Extrait choisi:
Sombres et fébriles toute la première partie de saison, les deux équipes ont effectué un retour aux sources en décembre 2018. D’un côté, l’Athletic Bilbao, en position de premier relégable à la 18e place limogeait Eduardo Berizzo au lendemain d’une nouvelle défaite 3-0 contre Levante et nommait à sa place Gaizka Garitano, technicien de la réserve. De l’autre côté, la Real Sociedad, 15e de la Liga renvoyait Asier Garitano en place depuis l’été, remplacé par Imanol Alguacil, entraîneur de l’équipe réserve, qui avait déjà pris le contrôle de l’équipe première pendant les derniers mois de la saison passée.
Éclatantes et fortes quatre mois plus tard, les équipes sont respectivement neuvièmes et dixièmes à moins de dix points de l’Europe. Surtout, les deux entraîneurs, arrivés pour relancer des clubs dont les résultats catastrophiques reflétaient la médiocrité du fond de jeu, sont à l’origine d’un changement drastique. Depuis décembre, leurs dynamiques au classement réverbèrent l’implantation d’idées. Des idées ambivalentes.
Athletic Bilbao, l’importance des surfaces
« La défense dicte ses lois à la guerre. » Le dicton est de Carl von Clausewitz, auteur prussien du traité de stratégie militaire ‘De la guerre’, dans lequel Gaizka Garitano se retrouve certainement plus qu’Imanol Alguacil. Car les deux entraîneurs ont des approches opposées, liées aux caractéristiques de leur arrière-garde. Depuis son arrivée à l’Athletic, le plan de Garitano est de profiter du rendement de ses joueurs qui occupent deux zones pourtant éloignées : les surfaces.
Le campement ? Un dispositif en 4-4-2 très travaillé, où chaque phase défensive offre la même disposition : un bloc médian, des lignes resserrées, la relance adverse chassée sur les côtés par l’agressivité au pressing de Williams et Raúl García. L’enjeu tactique est la protection de son but par l’ordre collectif et de réduire les chances de progression du rival. En acceptant de diviser la possession du ballon (49,5% en moyenne) et d’être une équipe extrêmement réactive, Garitano a trouvé une voie fructueuse.

Exercice court 1:
Transcrivez fidèlement le passage de l'extrait sur l'Athletic Bilbao et la Real Sociedad qui commence à « Athletic Bilbao, l’importance » et se termine à « éloignées : les surfaces. ».
Exercice court 2:
D'après l'extrait sur l'Athletic Bilbao et la Real Sociedad, les affirmations suivantes sont-elles exactes ? Répondez par oui ou par non, en citant les mots de l'extrait qui tranchent.
(a) Gaizka Garitano a pris la place d'Eduardo Berizzo à l'Athletic Bilbao.
(b) Garitano fait jouer l'Athletic Bilbao en 4-3-3.
(c) Imanol Alguacil n'avait jamais dirigé l'équipe première de la Real Sociedad avant son arrivée.
Exercice court 3:
Répondez brièvement à ces questions sur l'extrait consacré à l'Athletic Bilbao et à la Real Sociedad.
(a) Sur quel score l'Athletic Bilbao a-t-il perdu contre Levante ?
(b) Combien de temps plus tard les deux équipes sont-elles neuvièmes et dixièmes ?
(c) Quelle part de la possession du ballon l'équipe de Garitano a-t-elle en moyenne ?

Jeu de données:
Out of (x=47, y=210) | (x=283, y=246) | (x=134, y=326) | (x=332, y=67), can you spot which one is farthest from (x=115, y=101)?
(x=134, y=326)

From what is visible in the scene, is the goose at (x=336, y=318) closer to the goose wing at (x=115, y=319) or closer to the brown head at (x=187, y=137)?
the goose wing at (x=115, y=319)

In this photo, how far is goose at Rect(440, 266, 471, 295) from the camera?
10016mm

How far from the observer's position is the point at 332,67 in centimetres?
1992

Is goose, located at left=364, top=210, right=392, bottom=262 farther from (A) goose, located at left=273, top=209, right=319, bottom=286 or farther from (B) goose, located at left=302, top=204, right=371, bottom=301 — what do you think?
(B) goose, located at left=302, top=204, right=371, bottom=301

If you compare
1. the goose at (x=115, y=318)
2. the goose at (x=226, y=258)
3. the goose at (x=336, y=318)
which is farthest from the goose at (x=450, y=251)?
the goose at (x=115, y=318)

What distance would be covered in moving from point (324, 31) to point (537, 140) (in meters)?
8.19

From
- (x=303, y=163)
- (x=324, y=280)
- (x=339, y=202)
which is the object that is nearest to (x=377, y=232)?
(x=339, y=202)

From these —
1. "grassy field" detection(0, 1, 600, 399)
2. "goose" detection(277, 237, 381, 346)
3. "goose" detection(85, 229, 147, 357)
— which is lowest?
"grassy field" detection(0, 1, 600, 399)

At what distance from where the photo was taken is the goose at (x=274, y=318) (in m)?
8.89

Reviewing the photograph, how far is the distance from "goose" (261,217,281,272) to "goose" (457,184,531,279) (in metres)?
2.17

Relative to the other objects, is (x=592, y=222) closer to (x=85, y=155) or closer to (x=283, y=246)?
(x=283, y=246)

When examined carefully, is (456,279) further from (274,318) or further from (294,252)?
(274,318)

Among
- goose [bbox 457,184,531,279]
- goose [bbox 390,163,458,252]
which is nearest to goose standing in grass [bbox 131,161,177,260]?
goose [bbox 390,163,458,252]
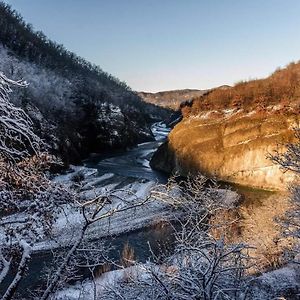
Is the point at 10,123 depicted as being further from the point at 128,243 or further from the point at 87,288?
the point at 128,243

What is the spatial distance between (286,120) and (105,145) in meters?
40.8

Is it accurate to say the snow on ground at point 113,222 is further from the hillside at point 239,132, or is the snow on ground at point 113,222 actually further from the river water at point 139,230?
the hillside at point 239,132


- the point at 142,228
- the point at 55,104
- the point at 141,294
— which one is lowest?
the point at 142,228

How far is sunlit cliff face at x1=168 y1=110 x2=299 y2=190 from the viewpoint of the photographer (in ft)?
154

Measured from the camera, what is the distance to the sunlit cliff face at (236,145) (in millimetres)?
47031

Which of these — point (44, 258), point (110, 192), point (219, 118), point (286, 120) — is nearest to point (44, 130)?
point (219, 118)

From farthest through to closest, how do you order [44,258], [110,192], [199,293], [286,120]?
[286,120], [44,258], [110,192], [199,293]

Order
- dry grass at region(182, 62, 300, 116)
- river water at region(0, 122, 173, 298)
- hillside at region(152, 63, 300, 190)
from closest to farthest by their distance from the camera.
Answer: river water at region(0, 122, 173, 298) → hillside at region(152, 63, 300, 190) → dry grass at region(182, 62, 300, 116)

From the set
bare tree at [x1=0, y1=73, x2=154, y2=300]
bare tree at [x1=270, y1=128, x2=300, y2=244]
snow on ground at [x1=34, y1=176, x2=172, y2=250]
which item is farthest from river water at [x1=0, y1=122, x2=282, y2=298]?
bare tree at [x1=270, y1=128, x2=300, y2=244]

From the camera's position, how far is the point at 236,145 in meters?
52.8

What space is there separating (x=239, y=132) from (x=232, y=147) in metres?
2.24

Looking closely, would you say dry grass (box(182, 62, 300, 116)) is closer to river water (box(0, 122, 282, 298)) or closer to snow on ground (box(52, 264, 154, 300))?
river water (box(0, 122, 282, 298))

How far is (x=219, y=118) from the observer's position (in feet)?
189

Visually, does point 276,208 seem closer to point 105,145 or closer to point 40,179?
point 40,179
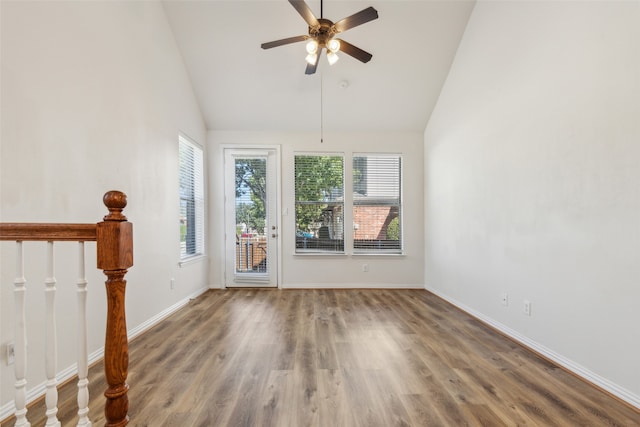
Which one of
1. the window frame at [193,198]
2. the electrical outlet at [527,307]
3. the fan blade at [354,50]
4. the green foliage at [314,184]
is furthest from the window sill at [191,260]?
the electrical outlet at [527,307]

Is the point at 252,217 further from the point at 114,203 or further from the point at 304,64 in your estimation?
the point at 114,203

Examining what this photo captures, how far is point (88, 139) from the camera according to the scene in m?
2.23

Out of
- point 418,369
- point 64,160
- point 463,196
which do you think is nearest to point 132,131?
point 64,160

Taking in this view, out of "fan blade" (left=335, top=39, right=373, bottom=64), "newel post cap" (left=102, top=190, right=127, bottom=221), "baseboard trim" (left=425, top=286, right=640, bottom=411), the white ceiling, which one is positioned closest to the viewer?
"newel post cap" (left=102, top=190, right=127, bottom=221)

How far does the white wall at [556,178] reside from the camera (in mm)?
1819

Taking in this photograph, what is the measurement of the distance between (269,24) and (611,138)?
3.40 m

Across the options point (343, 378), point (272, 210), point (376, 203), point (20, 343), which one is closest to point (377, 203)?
point (376, 203)

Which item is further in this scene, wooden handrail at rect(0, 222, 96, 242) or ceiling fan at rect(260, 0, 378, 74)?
ceiling fan at rect(260, 0, 378, 74)

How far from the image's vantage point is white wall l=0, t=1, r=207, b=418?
168 centimetres

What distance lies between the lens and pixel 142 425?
1569mm

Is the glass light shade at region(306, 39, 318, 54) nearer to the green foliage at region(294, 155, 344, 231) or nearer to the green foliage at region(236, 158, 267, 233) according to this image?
the green foliage at region(294, 155, 344, 231)

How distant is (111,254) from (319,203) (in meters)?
3.82

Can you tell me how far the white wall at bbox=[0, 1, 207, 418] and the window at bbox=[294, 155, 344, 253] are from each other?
1.88m

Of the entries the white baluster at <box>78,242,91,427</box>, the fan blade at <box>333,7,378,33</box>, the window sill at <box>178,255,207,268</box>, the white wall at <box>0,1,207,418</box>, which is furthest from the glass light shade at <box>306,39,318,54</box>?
the window sill at <box>178,255,207,268</box>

Résultat final 1:
Athletic Bilbao, l’importance des surfaces
« La défense dicte ses lois à la guerre. » Le dicton est de Carl von Clausewitz, auteur prussien du traité de stratégie militaire ‘De la guerre’, dans lequel Gaizka Garitano se retrouve certainement plus qu’Imanol Alguacil. Car les deux entraîneurs ont des approches opposées, liées aux caractéristiques de leur arrière-garde. Depuis son arrivée à l’Athletic, le plan de Garitano est de profiter du rendement de ses joueurs qui occupent deux zones pourtant éloignées : les surfaces.

Résultat final 2:
(a) Oui : « limogeait Eduardo Berizzo au lendemain d’une nouvelle défaite 3-0 contre Levante et nommait à sa place Gaizka Garitano »
(b) Non : « Un dispositif en 4-4-2 très travaillé »
(c) Non : « qui avait déjà pris le contrôle de l’équipe première pendant les derniers mois de la saison passée »

Résultat final 3:
(a) 3-0
(b) Quatre mois plus tard
(c) 49,5 %